Parenthood — and especially motherhood — is an immersive undertaking. The time commitment is 24/7; the emotional investment is immeasurable. Parents contend with sleep deprivation, feeding schedules, childcare concerns, school demands, infinite piles of laundry (so much laundry) …and that’s only the beginning. Add in work responsibilities, and it can seem impossible for working parents to find time to take care of themselves.
But self-care is critical. It’s the whole life equivalent of putting on your oxygen mask first so you can help those around you without, you know, passing out. In other words: Take care of yourself in order to effectively care for your kids, partner, aging parents, and so on.
Makes sense, right? Practicing self-care can ease feelings of being overwhelmed, stressed and maxed out, which means you’ll have extra energy for — and maybe find more joy in — all that parenting stuff. Here are five strategies to help you begin building self-care into your daily routine.
Prioritize the basics.
It’s 6 p.m., you’ve had a long day at work, the kids are hungry, and cooking dinner is the furthest thing from your mind, which means another night of mac and cheese. At least it’s not takeout, right? Post-bedtime, you’re finally sitting down to your dinner, which is (obviously) cold mac and cheese straight from the pan.
Sound a little too familiar?
If your focus on caring for others has totally eclipsed your needs, your first self-care priority should be establishing a routine that includes an adequate amount of sleep, healthy meals and exercise. Easier said than done, we know, but these basics will help keep you physically and mentally healthy and able to keep up with your kiddos. And, if improving all three isn’t realistic right now, start by focusing on how you can improve just one of those areas.
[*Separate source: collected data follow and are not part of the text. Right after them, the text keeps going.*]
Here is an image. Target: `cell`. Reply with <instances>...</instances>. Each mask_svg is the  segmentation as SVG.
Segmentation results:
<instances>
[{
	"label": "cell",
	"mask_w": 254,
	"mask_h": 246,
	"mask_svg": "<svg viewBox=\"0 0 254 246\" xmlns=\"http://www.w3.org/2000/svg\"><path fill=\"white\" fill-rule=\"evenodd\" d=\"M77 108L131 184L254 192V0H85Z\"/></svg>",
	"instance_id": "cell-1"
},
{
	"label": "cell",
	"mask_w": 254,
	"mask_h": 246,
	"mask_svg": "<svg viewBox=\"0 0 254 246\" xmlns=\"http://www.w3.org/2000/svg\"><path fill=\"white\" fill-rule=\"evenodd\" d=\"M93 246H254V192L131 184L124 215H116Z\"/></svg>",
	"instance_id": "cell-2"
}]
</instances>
Once you have one new habit going, try adding another.
Make the most of your mornings.
Alarms sound, babies cry, kids climb into your bed — whatever your wakeup call, the morning routine has begun. Getting the entire household out the door for work, daycare and school can be trying… to say the least. And when you start your day off anxious and frustrated, it can be a struggle to bounce back.
One solution? Wake up 30-60 minutes before your kids. Time alone in the morning to have a cup of coffee, get in a workout or shower in peace can change the a.m. dynamic for the whole family. No longer rushed or crazed, you might find that your renewed sense of calm makes everyone’s morning better.
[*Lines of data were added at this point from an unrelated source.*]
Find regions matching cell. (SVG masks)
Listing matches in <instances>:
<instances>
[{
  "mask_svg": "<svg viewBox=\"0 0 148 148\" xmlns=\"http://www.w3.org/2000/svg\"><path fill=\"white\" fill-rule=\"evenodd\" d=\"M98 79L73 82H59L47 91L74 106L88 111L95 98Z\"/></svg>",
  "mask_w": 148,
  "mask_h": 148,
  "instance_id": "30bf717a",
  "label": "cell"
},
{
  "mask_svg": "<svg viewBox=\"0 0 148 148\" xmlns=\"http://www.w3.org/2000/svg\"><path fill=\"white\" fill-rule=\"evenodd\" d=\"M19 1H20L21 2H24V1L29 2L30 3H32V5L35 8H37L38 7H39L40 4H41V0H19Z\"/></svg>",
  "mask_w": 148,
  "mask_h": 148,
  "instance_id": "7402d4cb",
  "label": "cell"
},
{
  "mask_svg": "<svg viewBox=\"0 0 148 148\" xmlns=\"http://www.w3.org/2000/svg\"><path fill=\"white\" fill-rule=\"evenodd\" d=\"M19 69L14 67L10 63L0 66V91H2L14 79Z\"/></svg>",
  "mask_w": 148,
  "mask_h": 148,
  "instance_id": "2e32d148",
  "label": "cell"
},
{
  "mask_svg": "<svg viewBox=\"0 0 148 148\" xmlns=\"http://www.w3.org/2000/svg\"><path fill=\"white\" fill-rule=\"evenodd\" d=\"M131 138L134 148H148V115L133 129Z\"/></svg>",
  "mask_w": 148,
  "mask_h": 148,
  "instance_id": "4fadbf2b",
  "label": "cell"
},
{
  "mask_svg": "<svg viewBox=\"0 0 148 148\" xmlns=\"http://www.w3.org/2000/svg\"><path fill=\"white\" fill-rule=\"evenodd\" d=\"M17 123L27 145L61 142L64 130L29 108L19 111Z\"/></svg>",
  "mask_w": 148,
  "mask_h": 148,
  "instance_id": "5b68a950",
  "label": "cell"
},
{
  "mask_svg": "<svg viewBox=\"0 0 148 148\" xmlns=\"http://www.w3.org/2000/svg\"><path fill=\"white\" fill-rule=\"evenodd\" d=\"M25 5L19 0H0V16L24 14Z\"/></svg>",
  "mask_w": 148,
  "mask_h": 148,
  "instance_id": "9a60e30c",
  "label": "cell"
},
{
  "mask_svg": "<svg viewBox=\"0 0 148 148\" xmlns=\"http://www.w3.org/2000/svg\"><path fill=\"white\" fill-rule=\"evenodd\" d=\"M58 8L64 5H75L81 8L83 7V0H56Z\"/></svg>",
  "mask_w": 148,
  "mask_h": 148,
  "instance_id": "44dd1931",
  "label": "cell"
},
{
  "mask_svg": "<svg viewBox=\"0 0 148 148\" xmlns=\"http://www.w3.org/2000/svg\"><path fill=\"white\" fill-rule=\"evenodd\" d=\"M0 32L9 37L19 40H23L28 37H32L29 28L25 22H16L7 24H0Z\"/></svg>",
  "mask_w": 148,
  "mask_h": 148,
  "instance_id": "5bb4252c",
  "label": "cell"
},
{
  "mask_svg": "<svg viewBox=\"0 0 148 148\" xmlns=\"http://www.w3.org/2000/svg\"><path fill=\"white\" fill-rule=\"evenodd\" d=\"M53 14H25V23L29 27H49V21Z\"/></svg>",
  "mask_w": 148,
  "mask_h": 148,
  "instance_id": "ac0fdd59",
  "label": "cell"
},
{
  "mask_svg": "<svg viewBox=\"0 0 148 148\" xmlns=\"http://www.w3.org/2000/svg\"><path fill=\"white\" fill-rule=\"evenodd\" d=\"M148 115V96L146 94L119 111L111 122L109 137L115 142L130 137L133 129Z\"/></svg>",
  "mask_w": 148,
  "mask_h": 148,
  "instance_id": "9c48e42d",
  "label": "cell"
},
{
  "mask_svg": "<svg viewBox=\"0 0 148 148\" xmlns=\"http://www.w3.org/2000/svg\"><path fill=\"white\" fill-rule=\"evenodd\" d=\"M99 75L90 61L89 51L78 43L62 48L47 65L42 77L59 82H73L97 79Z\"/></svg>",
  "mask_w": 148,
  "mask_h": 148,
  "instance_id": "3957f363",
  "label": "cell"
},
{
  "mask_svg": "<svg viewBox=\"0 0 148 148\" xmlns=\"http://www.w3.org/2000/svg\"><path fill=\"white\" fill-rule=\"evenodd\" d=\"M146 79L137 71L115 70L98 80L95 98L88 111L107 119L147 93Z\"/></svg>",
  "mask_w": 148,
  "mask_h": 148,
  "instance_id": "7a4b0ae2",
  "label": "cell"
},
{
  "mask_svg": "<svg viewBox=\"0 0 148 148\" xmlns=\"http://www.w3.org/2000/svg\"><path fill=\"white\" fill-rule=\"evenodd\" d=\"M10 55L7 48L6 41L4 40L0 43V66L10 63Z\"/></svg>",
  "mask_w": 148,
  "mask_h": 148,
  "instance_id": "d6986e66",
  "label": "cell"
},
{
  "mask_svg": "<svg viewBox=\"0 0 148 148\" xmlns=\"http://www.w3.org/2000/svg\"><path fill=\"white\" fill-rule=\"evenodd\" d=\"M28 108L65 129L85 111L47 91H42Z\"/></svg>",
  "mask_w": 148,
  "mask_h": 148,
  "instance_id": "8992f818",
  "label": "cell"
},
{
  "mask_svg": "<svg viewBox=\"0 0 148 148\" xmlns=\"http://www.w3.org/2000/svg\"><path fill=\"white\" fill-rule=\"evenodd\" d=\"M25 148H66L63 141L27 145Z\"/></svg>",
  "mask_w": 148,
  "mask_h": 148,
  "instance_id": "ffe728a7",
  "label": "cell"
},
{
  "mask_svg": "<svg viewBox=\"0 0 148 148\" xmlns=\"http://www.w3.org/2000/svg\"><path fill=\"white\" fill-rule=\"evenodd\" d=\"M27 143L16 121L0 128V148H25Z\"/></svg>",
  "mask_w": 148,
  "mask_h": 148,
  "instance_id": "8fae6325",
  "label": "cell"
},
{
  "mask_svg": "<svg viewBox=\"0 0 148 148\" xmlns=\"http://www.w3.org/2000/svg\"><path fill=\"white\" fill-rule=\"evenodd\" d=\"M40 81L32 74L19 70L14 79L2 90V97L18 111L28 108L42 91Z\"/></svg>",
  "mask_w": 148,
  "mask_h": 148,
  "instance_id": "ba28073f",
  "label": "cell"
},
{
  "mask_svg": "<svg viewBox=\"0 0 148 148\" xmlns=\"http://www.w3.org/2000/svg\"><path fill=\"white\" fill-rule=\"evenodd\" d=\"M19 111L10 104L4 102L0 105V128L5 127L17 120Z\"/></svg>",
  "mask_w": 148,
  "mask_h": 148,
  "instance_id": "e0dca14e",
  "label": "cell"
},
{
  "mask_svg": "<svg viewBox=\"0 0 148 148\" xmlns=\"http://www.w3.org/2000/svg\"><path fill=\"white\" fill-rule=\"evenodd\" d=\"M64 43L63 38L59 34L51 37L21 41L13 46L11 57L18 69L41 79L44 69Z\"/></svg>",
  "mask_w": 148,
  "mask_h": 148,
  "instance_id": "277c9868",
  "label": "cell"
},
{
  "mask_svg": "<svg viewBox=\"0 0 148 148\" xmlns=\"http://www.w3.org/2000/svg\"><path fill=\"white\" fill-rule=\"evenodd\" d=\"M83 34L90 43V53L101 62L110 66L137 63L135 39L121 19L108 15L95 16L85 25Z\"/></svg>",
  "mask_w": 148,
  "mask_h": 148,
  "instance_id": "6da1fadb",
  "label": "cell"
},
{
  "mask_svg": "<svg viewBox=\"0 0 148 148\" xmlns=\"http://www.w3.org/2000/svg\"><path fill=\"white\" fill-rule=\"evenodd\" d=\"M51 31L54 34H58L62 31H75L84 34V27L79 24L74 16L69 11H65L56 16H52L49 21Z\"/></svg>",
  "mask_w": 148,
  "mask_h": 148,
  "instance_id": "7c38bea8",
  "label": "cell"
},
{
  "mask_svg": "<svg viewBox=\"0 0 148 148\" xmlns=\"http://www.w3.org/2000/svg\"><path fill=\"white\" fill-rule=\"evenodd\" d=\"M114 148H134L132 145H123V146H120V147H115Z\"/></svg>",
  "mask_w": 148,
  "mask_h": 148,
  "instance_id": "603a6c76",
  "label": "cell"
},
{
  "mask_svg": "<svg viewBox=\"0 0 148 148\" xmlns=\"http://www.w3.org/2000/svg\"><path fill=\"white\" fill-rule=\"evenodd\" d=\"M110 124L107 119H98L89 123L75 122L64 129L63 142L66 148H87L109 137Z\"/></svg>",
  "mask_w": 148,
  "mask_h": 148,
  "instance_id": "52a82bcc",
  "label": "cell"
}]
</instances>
Try mindfulness and meditation.
Working parents pride themselves on their ability to multitask. We’re responding to the boss’s email while bathing the kids, making doctor’s appointments on our lunch break, scrolling through social media posts during soccer practice. What we’re not doing is fully engaging with any one activity.
That’s where mindfulness comes in.
Mindfulness, according to mindfulness.org, is the “basic human ability to be fully present, aware of where we are and what we’re doing…” This seemingly simple act has been shown to help reduce stress and anxiety, boost focus and curb emotional reactiveness.
Meditation is one way to begin to cultivate mindfulness. Start by closing your eyes for a few minutes and focusing on your breath. When your brain starts bugging you about your to-do list or ruminating over coworker drama, gently bring your awareness back to your breath. Not sure how to begin? Check out apps like Headspace or 10% Happier for guided meditations and more information about the benefits of mindfulness.
You do you.
Self-care isn’t one-size-fits-all. A ruckus “mom’s night out” at the local bar may be billed as “self-care” for those who feel reinvigorated by high-energy social events. But for others, socializing won’t recharge the batteries.
Don’t be afraid to do what’s right for you. Your BFF or partner may need to cut loose with friends once a month while you crave an hour each week to curl up with a good book. Be honest with yourself about how you want to spend the precious hours you have to take care yourself, then set boundaries and say no to the activities that aren’t doing you any good.
Make self-care stick.
Adopting an all-or-nothing attitude toward self-care can sabotage your efforts. Beating yourself up over missing a workout, skipping a meditation session or sleeping through your alarm expends unnecessary energy and is decidedly not self-care. That said, be mindful of ditching self-care when life gets extra stressful. An illness or death in the family, a major move, an intense deadline at work — these are the times when taking care of yourself becomes even more important.
To make self-care stick, set up routines that support your new habits. Be flexible and remember that doing something for yourself, even for just a few minutes, is always better than nothing. Don’t be afraid to ask for help if you’re finding that your “me time” is continually cut short by the demands of parenting or work. Lean on your partner to pick up slack around the house. Hire a sitter who can give you the few hours you need to attend your favorite yoga class. Take a hard look at your calendar and make some cuts to the family schedule. Then, block off that time for you. It is possible and with a little practice, self-care will become second nature.